Hardy John, Techniker. * Gateshead b. Newcastle (Northumberland, England), 14. 9. 1821; † Wien, 25. 6. 1896. Nach zehnjähriger Lehrzeit in der Stephensonschen Lokomotivfabrik in Newcastle on Tyne betätigte er sich ab 1846 als Heizhausvorstand der Chemin de fer de L’Ouest in Rouen (Frankreich) und übersiedelte 1860 nach Wien, um die Leitung der dortigen Hauptwerkstätte der k. k. priv. Südbahnges. zu übernehmen, welche Stellung er bis zu seinem Übertritt in den Ruhestand (1884) innehatte. Mit der immer dringlicher werdenden Frage der durchgehenden Bremsung von Eisenbahnzügen sich befassend, nahm er grundsätzliche Änderungen an der von dem Amerikaner J. Smith erfundenen Luftsaugebremse vor, welche Bremsart dann als Hardysche (einfache) Vakuumbremse 1877 für Personenzüge in Österr. eingeführt wurde. Beim Bremsvorgang wurde dabei durch einen auf der Lokomotive angebrachten Dampfstrahlluftsauger in der durchgehenden Bremsleitung und damit auch oberhalb der Kolben der Fahrzeugbremszylinder ein Unterdruck erzeugt, so daß die Kolben durch den äußeren Luftdruck angehoben und die Bremsklötze nach Maßgabe der zu beiden Kolbenseiten bestehenden Druckdifferenz mit mehr oder minder großer Kraft an die Radreifen gepreßt wurden. 1877 gründete H. zur Weltauswertung seiner Bremspatente in London die Vacuum Brake Comp.

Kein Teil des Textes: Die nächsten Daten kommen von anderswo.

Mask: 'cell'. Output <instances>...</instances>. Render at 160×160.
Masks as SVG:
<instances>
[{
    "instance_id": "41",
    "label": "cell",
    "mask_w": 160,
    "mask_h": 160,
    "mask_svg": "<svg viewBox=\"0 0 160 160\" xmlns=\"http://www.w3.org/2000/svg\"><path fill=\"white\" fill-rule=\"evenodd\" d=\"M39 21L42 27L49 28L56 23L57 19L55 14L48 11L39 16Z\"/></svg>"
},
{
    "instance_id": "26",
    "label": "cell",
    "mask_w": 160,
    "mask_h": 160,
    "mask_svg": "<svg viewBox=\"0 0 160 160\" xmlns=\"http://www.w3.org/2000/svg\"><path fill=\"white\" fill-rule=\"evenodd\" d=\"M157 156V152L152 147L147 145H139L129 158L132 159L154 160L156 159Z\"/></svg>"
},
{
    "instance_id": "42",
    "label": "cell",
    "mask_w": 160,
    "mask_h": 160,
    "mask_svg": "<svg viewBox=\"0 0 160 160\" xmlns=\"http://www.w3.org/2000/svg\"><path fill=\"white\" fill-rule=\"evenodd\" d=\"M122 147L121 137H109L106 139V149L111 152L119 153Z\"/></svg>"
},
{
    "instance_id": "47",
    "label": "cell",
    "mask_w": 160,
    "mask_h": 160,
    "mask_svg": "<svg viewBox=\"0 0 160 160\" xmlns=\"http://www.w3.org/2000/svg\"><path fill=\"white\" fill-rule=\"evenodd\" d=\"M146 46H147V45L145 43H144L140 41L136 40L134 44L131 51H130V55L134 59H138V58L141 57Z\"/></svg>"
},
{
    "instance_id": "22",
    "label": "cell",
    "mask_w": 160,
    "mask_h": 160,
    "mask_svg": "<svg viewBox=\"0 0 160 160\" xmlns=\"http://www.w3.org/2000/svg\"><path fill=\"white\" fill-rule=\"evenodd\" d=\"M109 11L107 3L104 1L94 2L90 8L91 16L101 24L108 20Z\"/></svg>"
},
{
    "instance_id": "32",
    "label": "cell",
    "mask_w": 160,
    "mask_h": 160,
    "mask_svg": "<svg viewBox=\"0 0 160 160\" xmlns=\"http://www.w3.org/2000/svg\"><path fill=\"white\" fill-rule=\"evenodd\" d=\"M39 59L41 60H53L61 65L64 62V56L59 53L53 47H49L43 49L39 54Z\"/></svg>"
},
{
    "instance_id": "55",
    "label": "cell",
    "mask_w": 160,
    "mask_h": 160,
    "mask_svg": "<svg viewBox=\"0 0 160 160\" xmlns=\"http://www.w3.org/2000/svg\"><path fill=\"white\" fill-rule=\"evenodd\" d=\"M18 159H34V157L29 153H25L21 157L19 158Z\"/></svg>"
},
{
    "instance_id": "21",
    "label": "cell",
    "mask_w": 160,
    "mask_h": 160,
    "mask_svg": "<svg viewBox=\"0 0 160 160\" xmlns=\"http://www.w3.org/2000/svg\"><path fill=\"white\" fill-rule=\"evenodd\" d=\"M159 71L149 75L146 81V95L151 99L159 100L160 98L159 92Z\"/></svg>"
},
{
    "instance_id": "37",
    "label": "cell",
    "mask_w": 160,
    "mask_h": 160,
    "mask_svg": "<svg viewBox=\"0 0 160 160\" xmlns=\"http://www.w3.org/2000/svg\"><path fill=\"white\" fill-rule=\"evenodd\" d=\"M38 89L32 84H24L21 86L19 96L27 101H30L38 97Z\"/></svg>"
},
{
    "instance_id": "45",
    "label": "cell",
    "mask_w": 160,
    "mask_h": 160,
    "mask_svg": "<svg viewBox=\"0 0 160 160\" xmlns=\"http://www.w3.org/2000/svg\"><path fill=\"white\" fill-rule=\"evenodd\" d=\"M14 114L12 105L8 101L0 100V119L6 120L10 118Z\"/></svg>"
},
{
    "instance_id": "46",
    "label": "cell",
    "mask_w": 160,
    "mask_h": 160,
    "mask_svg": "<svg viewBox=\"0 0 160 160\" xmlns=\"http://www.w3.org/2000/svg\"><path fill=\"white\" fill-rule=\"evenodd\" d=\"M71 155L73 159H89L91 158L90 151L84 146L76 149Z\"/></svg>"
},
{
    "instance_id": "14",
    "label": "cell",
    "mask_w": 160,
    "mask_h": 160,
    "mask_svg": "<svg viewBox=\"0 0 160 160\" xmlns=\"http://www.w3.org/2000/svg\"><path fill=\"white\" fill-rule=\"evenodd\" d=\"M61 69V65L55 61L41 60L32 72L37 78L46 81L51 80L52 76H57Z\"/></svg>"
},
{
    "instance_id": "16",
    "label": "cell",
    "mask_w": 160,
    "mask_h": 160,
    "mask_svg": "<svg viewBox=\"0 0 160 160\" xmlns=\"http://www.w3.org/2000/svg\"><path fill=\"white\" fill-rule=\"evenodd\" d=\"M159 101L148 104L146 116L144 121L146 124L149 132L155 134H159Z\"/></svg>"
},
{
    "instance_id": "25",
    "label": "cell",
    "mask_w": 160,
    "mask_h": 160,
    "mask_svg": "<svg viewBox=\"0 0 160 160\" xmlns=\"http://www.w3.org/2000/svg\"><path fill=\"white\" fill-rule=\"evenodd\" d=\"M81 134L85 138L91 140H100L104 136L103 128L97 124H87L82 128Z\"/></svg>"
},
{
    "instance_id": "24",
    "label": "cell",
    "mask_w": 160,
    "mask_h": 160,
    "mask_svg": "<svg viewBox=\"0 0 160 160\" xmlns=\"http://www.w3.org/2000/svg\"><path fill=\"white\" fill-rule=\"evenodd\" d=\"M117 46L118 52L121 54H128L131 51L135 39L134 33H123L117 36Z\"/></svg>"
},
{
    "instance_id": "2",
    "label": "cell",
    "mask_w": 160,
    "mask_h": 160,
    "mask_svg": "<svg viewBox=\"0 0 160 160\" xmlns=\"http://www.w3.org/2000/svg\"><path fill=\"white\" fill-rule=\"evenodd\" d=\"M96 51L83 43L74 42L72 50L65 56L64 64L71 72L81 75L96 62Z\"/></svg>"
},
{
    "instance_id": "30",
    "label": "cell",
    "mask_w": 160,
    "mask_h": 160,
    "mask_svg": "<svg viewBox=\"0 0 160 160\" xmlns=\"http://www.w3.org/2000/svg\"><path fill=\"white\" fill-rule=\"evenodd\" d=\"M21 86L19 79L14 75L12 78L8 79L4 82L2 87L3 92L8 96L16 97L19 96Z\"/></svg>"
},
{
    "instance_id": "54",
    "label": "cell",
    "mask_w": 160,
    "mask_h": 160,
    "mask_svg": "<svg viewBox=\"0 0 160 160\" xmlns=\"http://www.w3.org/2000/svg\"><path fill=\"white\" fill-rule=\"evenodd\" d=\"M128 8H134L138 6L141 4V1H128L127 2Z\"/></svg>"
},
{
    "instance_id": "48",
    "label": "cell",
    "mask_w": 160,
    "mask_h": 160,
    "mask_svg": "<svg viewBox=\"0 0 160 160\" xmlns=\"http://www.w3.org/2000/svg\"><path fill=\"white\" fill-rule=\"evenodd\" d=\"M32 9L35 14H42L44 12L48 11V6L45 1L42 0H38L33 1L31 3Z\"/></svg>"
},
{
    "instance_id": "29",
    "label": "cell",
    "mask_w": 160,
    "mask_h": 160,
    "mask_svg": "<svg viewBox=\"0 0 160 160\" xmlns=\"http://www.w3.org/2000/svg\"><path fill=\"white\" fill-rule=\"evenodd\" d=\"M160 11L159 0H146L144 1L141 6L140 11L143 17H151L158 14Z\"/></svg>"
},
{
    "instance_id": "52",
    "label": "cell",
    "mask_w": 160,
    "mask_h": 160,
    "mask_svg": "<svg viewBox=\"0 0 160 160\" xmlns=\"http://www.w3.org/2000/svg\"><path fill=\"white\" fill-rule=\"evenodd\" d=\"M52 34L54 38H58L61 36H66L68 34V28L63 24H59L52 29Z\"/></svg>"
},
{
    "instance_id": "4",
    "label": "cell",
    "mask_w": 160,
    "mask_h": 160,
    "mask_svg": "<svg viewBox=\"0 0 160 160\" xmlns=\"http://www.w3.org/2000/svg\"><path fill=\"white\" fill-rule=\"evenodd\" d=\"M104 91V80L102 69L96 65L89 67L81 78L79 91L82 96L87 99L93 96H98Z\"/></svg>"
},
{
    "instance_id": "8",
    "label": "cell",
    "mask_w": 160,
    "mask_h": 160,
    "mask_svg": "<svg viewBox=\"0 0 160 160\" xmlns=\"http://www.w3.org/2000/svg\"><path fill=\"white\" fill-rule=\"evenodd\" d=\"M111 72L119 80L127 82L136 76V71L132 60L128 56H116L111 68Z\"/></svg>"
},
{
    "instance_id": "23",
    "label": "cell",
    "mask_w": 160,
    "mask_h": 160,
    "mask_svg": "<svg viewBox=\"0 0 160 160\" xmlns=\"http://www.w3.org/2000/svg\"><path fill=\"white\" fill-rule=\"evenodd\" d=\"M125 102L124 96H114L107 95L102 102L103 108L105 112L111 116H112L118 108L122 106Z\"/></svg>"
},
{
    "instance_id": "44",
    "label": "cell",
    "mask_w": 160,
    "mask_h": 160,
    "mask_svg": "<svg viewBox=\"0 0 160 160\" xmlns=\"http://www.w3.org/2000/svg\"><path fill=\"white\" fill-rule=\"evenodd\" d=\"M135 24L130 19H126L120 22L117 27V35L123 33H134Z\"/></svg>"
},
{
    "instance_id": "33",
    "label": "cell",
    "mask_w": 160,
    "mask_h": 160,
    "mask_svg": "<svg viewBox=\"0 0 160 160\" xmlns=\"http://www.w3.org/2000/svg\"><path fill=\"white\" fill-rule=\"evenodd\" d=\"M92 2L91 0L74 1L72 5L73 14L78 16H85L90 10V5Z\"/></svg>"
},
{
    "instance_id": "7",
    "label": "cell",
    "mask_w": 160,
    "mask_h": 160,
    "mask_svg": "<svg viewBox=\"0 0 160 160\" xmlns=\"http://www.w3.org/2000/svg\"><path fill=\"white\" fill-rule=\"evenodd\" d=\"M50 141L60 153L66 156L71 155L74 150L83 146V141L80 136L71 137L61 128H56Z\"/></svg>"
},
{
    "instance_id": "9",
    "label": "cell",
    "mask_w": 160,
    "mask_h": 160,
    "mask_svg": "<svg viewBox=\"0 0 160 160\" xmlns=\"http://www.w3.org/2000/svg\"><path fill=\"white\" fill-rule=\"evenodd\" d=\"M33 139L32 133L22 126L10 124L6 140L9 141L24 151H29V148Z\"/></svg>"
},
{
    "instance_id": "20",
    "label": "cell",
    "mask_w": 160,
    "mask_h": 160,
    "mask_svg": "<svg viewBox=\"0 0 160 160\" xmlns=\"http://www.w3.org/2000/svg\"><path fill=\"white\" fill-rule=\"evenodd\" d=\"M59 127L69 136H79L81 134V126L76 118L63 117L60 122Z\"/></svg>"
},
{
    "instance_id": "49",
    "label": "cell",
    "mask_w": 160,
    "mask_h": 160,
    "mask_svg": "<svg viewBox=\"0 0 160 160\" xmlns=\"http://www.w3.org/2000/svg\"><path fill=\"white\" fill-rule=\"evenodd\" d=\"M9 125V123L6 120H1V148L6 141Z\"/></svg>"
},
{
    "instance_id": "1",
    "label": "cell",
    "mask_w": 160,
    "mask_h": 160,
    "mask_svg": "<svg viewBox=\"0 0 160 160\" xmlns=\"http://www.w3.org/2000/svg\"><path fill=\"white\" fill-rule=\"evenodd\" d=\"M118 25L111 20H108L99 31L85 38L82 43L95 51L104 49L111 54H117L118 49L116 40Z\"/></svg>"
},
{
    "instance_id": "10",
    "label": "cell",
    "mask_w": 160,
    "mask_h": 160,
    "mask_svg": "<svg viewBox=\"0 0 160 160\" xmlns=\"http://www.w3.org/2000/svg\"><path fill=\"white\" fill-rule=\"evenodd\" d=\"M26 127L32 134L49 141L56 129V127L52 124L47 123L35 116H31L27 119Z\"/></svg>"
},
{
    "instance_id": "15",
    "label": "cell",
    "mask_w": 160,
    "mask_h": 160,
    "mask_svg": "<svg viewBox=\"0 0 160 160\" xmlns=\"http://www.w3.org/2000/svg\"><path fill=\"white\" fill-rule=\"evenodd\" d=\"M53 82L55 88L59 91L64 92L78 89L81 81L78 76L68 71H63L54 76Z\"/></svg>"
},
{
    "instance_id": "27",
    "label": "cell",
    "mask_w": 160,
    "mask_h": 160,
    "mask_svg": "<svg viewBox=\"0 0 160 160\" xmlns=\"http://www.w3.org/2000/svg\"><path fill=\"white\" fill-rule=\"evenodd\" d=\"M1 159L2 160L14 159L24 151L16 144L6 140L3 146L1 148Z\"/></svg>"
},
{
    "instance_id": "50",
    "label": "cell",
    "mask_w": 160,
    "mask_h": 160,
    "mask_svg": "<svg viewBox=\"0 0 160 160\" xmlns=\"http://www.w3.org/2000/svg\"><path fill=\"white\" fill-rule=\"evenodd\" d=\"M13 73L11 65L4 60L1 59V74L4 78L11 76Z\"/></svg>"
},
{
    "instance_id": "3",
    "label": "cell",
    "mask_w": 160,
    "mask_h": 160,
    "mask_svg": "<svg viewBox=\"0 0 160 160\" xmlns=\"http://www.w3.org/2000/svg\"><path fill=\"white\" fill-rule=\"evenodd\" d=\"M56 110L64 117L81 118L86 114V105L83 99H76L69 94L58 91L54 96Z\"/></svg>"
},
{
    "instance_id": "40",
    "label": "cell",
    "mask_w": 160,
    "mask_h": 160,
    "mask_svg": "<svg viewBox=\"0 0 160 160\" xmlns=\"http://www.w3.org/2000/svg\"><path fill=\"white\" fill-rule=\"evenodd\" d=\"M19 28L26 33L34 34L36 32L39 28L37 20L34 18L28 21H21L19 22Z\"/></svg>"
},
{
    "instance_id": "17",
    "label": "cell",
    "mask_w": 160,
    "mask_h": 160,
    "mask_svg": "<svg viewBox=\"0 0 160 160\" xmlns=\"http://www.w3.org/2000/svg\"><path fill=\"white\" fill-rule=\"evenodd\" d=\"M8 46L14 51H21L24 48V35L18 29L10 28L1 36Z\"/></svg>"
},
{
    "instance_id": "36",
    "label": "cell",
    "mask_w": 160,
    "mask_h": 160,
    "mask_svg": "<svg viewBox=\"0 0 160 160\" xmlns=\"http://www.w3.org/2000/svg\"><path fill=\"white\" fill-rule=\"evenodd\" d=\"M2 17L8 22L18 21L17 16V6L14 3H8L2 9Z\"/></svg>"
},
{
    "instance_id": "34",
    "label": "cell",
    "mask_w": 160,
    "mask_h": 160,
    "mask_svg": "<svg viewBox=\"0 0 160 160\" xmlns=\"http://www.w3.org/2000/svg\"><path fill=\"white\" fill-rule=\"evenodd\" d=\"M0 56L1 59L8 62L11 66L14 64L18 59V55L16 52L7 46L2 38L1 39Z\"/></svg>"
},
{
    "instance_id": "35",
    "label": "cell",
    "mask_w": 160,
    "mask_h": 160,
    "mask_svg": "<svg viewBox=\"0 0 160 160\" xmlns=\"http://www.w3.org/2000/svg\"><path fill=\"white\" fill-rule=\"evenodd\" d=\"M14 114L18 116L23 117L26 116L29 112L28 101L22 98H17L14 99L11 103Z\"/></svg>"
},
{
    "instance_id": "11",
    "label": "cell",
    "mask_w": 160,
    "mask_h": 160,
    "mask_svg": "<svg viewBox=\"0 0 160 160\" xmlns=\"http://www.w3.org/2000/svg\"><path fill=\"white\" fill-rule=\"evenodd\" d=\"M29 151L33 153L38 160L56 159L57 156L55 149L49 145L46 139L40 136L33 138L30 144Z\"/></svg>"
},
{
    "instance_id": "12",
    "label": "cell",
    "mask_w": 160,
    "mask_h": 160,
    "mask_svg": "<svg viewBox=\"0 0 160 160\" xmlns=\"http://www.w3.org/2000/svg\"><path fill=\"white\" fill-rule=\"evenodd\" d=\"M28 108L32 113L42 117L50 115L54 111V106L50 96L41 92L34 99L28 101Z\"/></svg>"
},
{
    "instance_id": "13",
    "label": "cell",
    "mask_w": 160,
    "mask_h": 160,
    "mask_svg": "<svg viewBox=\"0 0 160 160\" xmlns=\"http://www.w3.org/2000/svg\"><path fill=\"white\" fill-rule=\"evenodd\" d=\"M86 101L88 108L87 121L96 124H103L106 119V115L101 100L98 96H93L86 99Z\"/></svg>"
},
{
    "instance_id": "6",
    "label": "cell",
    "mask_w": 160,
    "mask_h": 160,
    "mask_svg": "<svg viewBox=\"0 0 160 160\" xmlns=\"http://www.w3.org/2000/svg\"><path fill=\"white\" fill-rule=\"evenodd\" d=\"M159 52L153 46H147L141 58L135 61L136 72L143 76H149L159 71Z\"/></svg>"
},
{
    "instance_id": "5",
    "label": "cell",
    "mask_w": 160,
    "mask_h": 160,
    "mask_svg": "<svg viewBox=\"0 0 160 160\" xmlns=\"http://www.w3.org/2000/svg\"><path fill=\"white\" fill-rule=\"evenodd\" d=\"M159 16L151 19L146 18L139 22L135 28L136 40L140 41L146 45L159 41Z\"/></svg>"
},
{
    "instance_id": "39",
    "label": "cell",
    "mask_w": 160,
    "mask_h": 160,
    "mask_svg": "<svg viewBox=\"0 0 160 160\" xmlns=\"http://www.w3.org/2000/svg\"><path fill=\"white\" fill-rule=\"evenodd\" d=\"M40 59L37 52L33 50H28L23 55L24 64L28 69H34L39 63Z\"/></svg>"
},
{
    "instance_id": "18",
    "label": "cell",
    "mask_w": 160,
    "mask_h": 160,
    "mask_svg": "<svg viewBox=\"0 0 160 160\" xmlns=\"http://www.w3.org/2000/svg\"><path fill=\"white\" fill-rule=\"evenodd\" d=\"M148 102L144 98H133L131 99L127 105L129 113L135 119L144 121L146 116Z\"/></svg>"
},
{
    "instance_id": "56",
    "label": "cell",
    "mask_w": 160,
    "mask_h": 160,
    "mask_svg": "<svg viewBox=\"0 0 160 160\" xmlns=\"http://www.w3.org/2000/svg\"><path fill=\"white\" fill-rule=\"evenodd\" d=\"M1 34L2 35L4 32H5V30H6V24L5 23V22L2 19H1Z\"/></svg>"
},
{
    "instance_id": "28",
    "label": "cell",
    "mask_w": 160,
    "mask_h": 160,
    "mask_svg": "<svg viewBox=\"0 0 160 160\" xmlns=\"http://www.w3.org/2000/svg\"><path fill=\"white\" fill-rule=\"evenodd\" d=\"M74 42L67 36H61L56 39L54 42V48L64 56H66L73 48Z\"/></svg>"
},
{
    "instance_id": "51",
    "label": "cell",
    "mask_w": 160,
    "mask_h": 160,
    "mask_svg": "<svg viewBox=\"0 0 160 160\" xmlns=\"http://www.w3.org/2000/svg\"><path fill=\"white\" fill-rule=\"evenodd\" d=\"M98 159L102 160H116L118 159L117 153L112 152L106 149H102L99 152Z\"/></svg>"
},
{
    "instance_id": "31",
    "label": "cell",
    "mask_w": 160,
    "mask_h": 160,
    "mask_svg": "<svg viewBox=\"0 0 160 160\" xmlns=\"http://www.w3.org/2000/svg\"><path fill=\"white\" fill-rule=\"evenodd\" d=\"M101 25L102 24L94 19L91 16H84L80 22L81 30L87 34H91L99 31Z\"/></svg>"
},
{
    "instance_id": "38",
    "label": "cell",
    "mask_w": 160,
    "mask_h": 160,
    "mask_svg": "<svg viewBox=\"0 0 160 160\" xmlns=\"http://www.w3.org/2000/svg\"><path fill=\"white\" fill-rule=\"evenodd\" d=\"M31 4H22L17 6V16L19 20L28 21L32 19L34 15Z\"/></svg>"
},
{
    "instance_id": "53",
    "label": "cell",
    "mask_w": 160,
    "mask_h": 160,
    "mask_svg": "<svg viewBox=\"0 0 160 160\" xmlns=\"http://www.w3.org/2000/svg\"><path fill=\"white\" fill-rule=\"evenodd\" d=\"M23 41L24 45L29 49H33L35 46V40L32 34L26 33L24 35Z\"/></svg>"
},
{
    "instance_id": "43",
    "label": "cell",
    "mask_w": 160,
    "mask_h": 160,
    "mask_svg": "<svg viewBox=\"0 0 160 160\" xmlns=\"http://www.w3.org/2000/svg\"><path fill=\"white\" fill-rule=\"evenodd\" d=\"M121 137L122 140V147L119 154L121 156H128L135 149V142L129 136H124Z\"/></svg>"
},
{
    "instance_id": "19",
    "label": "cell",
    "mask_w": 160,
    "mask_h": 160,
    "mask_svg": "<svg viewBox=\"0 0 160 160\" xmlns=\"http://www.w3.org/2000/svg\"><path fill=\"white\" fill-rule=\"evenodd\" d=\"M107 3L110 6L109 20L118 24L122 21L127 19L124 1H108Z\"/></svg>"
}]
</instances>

L.: Glasers Annalen für Gewerbe und Bauwesen, Bd. 13, 1883, H. 4; H.s Zweiwagenbremse, in: Exkursionsber. des Ver. dt. Maschineningenieure, 1883; Geschichte der Eisenbahnen der Österr.-Ung. Monarchie, 1898, Bd. 2, S. 458 (K. Gölsdorf, Lokomotivbau).
PUBLIKATION: ÖBL 1815-1950, Bd. 2 (Lfg. 7, 1958), S. 187f.